The market may have rebounded from the Great Recession lows, but millennials confidence in the investing process hasn't. Millennials invest less than 30% of their wealth in the stock market, according to a Deloitte Touche Tohmatsu Limited study. Here are three reasons why millennials are still suspicious of the stock market.

They Were Scarred By the Financial Crisis

Millennials came of age at the turn of the century - and during the worst financial crisis since the Great Depression.

"Just as Depression-era folks have certain money relationship characteristics that were formed based on their experiences, so do millennials," Egan, Berger & Weiner, LLC certified financial planner Howard Pressman told TheStreet. "I once spoke with a young couple about investing and they told me that they didn't want anything in stocks. The husband told me that his grandfather had lost everything during the 2008 crisis. Me telling him that it wasn't the market's fault wasn't going to help. Grandpa should never have been invested so aggressively that losing it all was a risk."

Millennials who still have decades before retirement shouldn't let "emotional responses" to market swings motivate their investment decisions, Pressman said. Investing now with a diverse portfolio will give their savings the opportunity to compound over time, while insulating them from market swings.

Learn from grandpa's mistakes.

Their Parents Overemphasized Saving

Millennials weren't the only ones traumatized by 2008. Their parents were as well, and started drilling the importance of saving into the minds of their kids.

"What the Great Recession did is forced people to talk about money," certified financial planner and PNC Investments senior vice president Rich Ramassini says. "Either way, the conversation that parents were having was 'because we have saved we can withstand this volatility' or 'we didn't do this and that's why dad's taking the bus to work or we're moving to a smaller house.'"

Millennials tend to keep 25% of their retirement savings in cash according to a Charles Schwab & Co. study of client data, compared to 19% for the average investor.
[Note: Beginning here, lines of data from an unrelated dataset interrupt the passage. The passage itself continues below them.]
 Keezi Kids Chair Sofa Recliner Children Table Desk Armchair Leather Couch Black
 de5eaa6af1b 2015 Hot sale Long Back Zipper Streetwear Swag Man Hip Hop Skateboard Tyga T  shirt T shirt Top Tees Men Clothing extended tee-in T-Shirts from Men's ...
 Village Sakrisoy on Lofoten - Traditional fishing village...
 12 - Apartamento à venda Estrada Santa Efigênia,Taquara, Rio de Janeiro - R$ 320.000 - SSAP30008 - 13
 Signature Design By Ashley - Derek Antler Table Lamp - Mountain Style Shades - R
Risk-averse 20-somethings shouldn't rely too heavily on cash though according to Ramassini, as cash doesn't have the potential to keep step with inflation like stocks.

They Have a Ton of Debt

A lot of millennials think they are too far in debt to enter the stock market, but Harvest Advisors certified financial planner Monica Dwyer warns that it would be a mistake to let student loans distract from building an investment portfolio.

"Work to pay down debt but not necessarily at the cost of putting money aside for retirement or other financial goals," Dwyer explains. "If you are paying off low interest debt from student loans, spread that out over time."
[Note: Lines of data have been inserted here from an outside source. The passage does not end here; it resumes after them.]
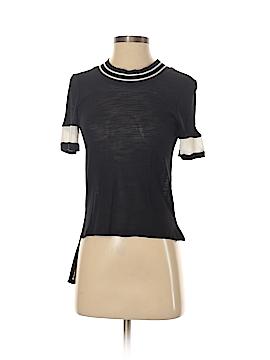Emma's Closet Short Sleeve Top Size XS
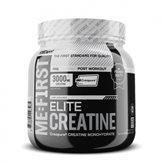 Kreatin ME:FIRST Elite Creapure 250g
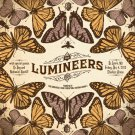 "The Lumineers 13""x19"" (32cm/49cm) Polyester Fabric Poster"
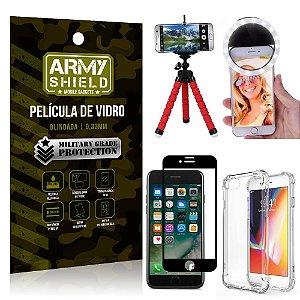 Kit Mini Tripé + Selfie Ring Light iPhone 7 + Capa Anti Impacto + Película Vidro 3D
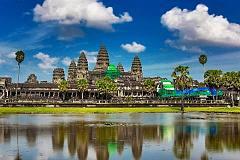 柬埔寨国家银行测试区块链技术 调查区块链金融潜力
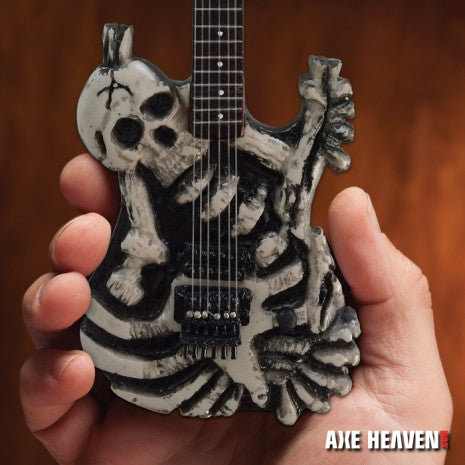 GEORGE LYNCH (Dokken) -Skull & Bones J.Frog 1:4 scale replica guitar ~Axe Heaven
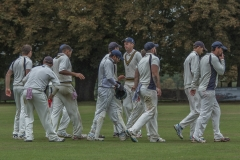 Herts Cup Final-62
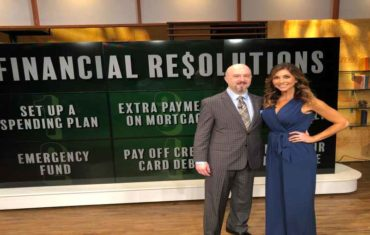 2019 Personal Financial Resolutions – Atlanta & Co (NBC Interview)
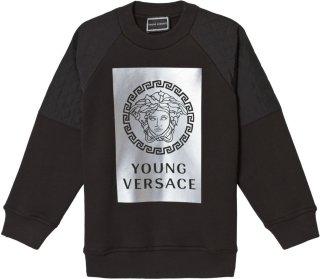 Young Versace Reflective Medusa Sweatshirt
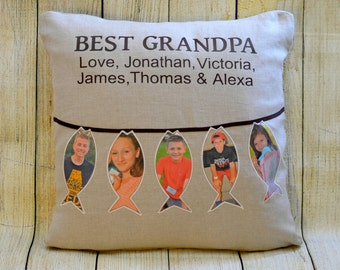 Grandpa Gift Pillow/Cushion Cover - Custom Personalized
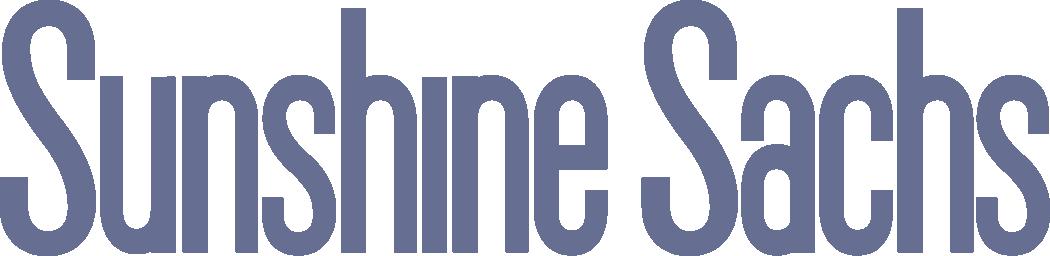 Sunshine Sachs logo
Time is an investor's greatest advantage in the stock market, Dwyer says, and cautions millennials against spending the first half of their careers "waiting on the sidelines" of the stock market until they are debt free. Wait too long, and you may be watching companies such as Apple (AAPL - Get Report) and Amazon (AMZN - Get Report) surge beyond a $1 trillion valuation.

"Slow and steady is the name of the game," says Dwyer.